McKeon gave a speech last month at the Reagan Library in Simi Valley, Calif., where he said he also would fight to undo the $487 billion in cuts from the debt-limit deal.

The Pentagon has said it can assume the risk from the initial $487 billion cut, but not an additional $500 billion in cuts through sequestration that's set to hit in January 2013.

Most assume the sequestration battle will occur during the lame-duck session after the election, while the Armed Services committees are looking to finish the authorization bill before the election, with a conference committee in September or October, according to one GOP aide.

A McKeon aide confirmed Thursday that the House Armed Services Committee will use Ryan’s $554.2 billion for its defense spending level, an increase of $3.6 billion from the president’s $550.6 billion defense request. Both budgets are above the $546 billion cap in the Budget Control Act.

The defense budgets include the base discretionary Pentagon budget and some nuclear funding in the Department of Energy, but not the $88 billion requested for overseas contingency operations.

Republicans have been wrangling with the Pentagon over the president’s cuts to the Pentagon, repeatedly questioning military leaders during congressional hearings about whether the president’s budget provides enough funding.

Ryan ignited a controversy last month when he said, “We don’t think the generals are giving us their true advice” on the budget, a remark he later apologized for.

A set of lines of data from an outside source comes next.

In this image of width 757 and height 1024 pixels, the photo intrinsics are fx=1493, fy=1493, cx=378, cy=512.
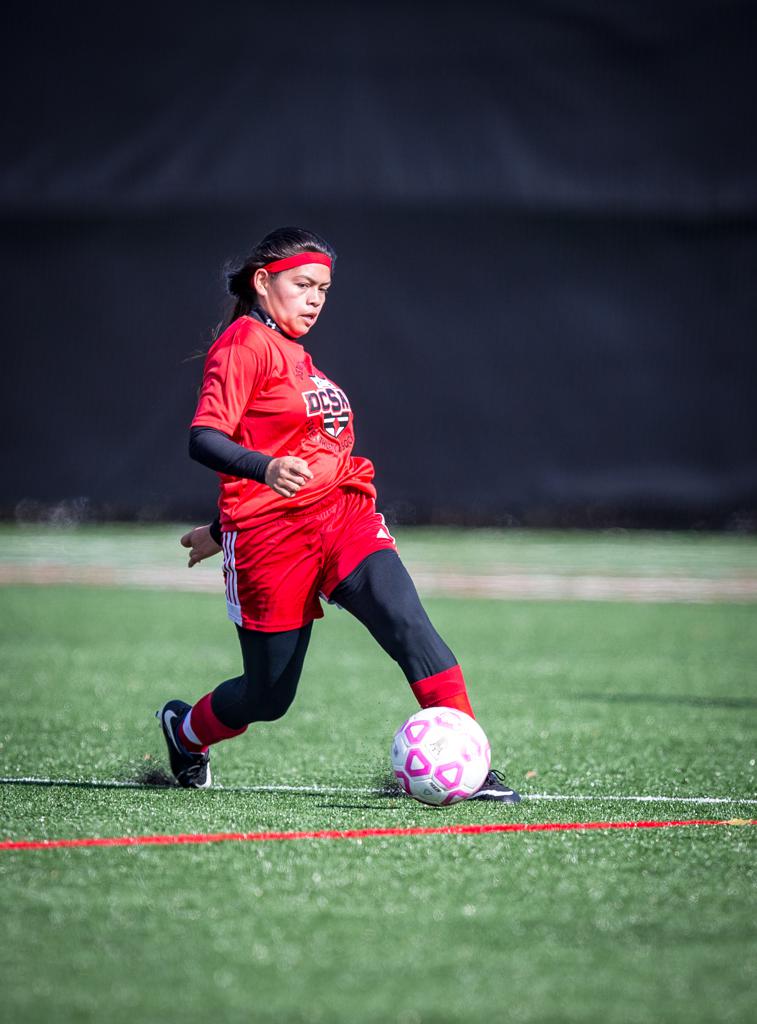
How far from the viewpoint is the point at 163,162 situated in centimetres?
1738

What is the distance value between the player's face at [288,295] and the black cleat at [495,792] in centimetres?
151

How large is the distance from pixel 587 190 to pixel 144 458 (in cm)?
594

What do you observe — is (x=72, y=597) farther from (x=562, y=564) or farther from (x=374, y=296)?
(x=374, y=296)

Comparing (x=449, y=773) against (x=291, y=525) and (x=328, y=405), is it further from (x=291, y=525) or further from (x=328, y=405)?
(x=328, y=405)

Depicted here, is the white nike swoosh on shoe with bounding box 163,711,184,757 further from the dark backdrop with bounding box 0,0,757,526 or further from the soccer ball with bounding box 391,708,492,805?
the dark backdrop with bounding box 0,0,757,526

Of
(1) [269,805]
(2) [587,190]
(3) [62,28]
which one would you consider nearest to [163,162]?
(3) [62,28]

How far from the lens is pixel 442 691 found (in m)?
4.49

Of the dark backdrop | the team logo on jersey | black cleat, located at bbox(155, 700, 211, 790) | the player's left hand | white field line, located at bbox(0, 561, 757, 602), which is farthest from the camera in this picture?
the dark backdrop

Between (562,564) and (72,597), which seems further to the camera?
(562,564)

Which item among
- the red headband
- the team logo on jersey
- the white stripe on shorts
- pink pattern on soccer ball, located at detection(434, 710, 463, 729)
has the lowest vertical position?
pink pattern on soccer ball, located at detection(434, 710, 463, 729)

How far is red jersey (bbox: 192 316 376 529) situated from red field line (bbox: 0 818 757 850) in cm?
97

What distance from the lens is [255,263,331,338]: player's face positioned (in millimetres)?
4652

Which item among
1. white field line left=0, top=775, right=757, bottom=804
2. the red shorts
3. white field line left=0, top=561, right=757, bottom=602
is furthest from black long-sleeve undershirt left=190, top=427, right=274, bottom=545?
white field line left=0, top=561, right=757, bottom=602

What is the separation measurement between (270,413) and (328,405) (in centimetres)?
19
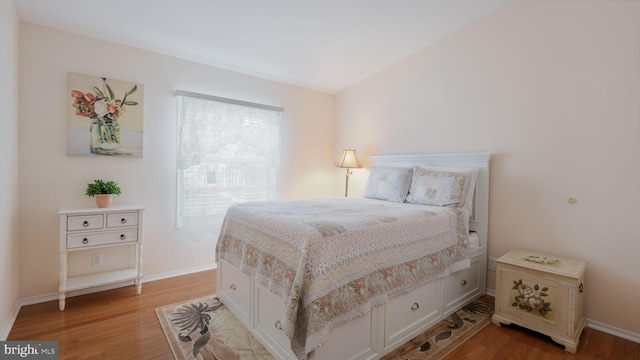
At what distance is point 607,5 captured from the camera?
2.12 metres

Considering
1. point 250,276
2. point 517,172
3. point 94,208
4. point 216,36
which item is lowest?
point 250,276

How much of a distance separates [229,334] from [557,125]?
301cm

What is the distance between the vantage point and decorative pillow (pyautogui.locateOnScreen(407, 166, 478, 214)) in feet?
8.37

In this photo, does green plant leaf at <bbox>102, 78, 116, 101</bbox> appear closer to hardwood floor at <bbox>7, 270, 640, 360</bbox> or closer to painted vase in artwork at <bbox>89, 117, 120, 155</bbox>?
painted vase in artwork at <bbox>89, 117, 120, 155</bbox>

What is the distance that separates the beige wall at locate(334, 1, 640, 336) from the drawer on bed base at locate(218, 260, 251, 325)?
2.27 meters

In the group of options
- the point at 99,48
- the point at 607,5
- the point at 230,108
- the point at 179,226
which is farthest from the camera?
the point at 230,108

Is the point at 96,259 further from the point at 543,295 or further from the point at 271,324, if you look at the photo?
the point at 543,295

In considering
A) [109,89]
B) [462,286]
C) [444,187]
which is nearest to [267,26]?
[109,89]

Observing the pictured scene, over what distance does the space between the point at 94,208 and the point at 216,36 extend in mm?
1937

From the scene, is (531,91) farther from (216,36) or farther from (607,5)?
(216,36)

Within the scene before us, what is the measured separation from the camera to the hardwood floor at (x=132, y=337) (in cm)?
185

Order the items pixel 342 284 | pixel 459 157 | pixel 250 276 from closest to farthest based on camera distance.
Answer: pixel 342 284, pixel 250 276, pixel 459 157

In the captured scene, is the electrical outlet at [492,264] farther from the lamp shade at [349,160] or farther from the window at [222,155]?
the window at [222,155]

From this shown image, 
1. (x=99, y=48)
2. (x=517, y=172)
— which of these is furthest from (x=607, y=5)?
(x=99, y=48)
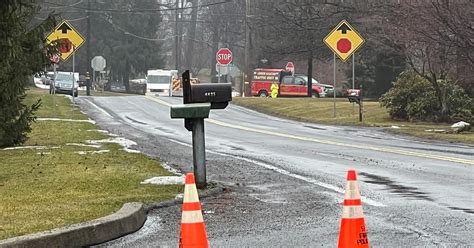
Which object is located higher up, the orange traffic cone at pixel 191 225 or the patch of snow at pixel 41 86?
the orange traffic cone at pixel 191 225

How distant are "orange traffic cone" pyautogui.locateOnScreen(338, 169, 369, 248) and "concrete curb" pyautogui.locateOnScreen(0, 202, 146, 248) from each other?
2.56 m

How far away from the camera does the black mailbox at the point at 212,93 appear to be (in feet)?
36.9

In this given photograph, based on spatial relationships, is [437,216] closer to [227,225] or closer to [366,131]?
[227,225]

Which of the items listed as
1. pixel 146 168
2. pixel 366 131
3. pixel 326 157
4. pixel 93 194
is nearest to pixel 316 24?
pixel 366 131

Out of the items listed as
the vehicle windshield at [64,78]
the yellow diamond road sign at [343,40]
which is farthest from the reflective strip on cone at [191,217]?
the vehicle windshield at [64,78]

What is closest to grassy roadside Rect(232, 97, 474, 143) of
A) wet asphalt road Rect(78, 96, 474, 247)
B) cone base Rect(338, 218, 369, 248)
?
wet asphalt road Rect(78, 96, 474, 247)

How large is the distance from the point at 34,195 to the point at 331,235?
409 cm

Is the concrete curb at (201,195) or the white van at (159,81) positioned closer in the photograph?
the concrete curb at (201,195)

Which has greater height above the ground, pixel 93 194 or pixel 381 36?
pixel 381 36

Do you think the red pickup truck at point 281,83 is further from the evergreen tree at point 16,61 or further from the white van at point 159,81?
the evergreen tree at point 16,61

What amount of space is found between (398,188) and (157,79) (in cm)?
5362

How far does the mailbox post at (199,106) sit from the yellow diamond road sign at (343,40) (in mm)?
22228

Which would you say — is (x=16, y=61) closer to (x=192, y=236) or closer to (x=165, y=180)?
(x=165, y=180)

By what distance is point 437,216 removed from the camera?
9391 mm
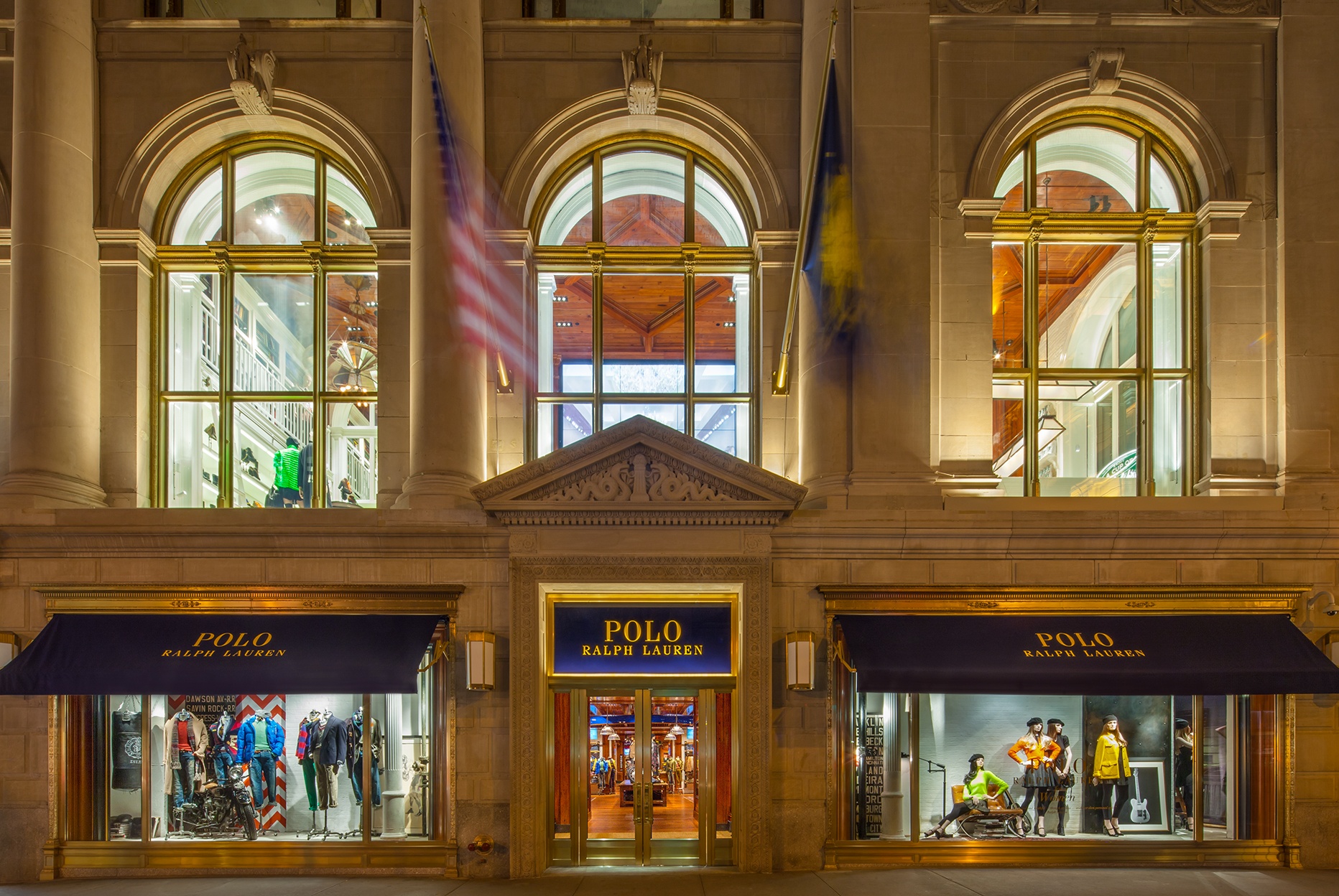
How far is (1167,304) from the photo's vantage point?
539 inches

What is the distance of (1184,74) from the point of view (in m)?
13.6

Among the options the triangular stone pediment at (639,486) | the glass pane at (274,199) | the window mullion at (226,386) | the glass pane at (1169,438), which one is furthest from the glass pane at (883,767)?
the glass pane at (274,199)

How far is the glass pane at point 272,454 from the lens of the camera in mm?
13641

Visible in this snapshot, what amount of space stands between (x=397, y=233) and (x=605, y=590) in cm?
601

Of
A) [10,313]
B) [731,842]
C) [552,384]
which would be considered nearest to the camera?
[731,842]

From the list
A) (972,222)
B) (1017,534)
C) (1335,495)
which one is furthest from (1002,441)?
(1335,495)

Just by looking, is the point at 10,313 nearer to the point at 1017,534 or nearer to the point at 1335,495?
the point at 1017,534

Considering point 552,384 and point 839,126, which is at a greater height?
point 839,126

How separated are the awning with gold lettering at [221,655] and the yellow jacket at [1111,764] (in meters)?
8.90

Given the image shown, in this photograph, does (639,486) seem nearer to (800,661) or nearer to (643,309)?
(800,661)

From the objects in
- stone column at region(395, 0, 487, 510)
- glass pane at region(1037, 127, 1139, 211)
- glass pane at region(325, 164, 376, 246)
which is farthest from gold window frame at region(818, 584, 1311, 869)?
glass pane at region(325, 164, 376, 246)

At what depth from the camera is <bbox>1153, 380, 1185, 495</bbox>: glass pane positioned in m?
13.4

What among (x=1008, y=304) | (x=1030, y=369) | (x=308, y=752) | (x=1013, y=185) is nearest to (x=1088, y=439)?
(x=1030, y=369)

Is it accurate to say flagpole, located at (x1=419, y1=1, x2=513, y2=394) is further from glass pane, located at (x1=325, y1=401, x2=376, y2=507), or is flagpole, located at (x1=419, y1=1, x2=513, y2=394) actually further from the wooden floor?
the wooden floor
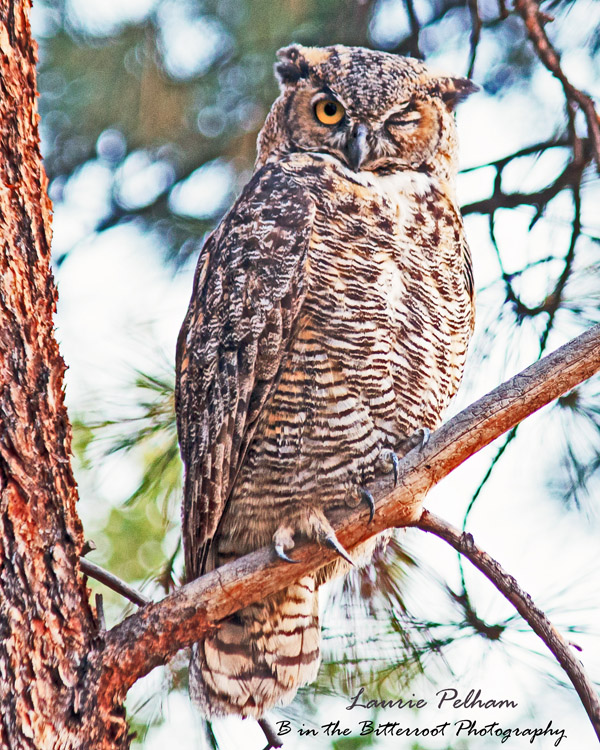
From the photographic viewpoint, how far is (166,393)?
2.09 meters

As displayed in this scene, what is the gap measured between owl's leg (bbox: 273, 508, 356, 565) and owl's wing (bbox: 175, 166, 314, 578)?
0.58ft

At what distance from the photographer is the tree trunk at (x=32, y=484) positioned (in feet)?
3.66

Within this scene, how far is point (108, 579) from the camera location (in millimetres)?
1391

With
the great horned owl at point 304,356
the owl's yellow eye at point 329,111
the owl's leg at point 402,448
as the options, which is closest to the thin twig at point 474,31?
the great horned owl at point 304,356

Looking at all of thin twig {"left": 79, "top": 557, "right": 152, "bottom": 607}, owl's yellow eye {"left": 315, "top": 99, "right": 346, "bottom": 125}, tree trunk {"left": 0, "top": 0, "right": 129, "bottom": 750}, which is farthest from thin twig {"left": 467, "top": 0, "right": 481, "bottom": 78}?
thin twig {"left": 79, "top": 557, "right": 152, "bottom": 607}

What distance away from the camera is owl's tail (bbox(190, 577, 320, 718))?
5.84 ft

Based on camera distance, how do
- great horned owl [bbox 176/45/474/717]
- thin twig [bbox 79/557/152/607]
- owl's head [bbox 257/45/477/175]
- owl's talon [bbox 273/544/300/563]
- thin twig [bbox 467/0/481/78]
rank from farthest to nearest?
thin twig [bbox 467/0/481/78], owl's head [bbox 257/45/477/175], great horned owl [bbox 176/45/474/717], owl's talon [bbox 273/544/300/563], thin twig [bbox 79/557/152/607]

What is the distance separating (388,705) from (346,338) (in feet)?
2.97

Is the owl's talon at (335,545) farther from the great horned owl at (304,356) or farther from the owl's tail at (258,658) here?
the owl's tail at (258,658)

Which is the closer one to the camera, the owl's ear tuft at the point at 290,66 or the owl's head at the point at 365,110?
the owl's head at the point at 365,110

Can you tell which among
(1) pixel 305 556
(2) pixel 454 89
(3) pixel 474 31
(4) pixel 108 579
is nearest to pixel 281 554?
(1) pixel 305 556

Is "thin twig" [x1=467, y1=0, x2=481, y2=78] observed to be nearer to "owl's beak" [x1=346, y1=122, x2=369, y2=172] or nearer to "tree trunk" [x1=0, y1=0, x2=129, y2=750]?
"owl's beak" [x1=346, y1=122, x2=369, y2=172]

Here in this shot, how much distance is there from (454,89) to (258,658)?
58.6 inches

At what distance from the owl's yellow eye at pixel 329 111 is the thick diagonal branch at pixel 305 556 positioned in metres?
0.94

If the House passes an authorization bill with the House Republican spending levels, it will almost assuredly be a different top-line figure from the bill the Senate passes, requiring a deal to reconcile the differences in conference committee.

House Armed Services Committee ranking member Adam Smith (D-Wash.) said that the GOP using the defense spending level from the Ryan budget was an “opening gambit.”

“My belief is we should stick to the BCA number, because it’s the law, first of all, and second of all, we have an enormous deficit,” Smith told The Hill.

Smith said that if defense spending comes in over the budget caps, “you have to slash away at other things like transportation and infrastructure, housing and a lot of other places that have already been severely cut.”

Still, he expected the conference committee between the House and Senate could resolve any issues, as they solved a $20 billion gap last year — because the House passed its authorization bill before the debt-limit deal was reached, and the Senate after the caps had been established.

The House Armed Services aide said the committee hopes to mark up the bill in May and get it through conference committee by September or October.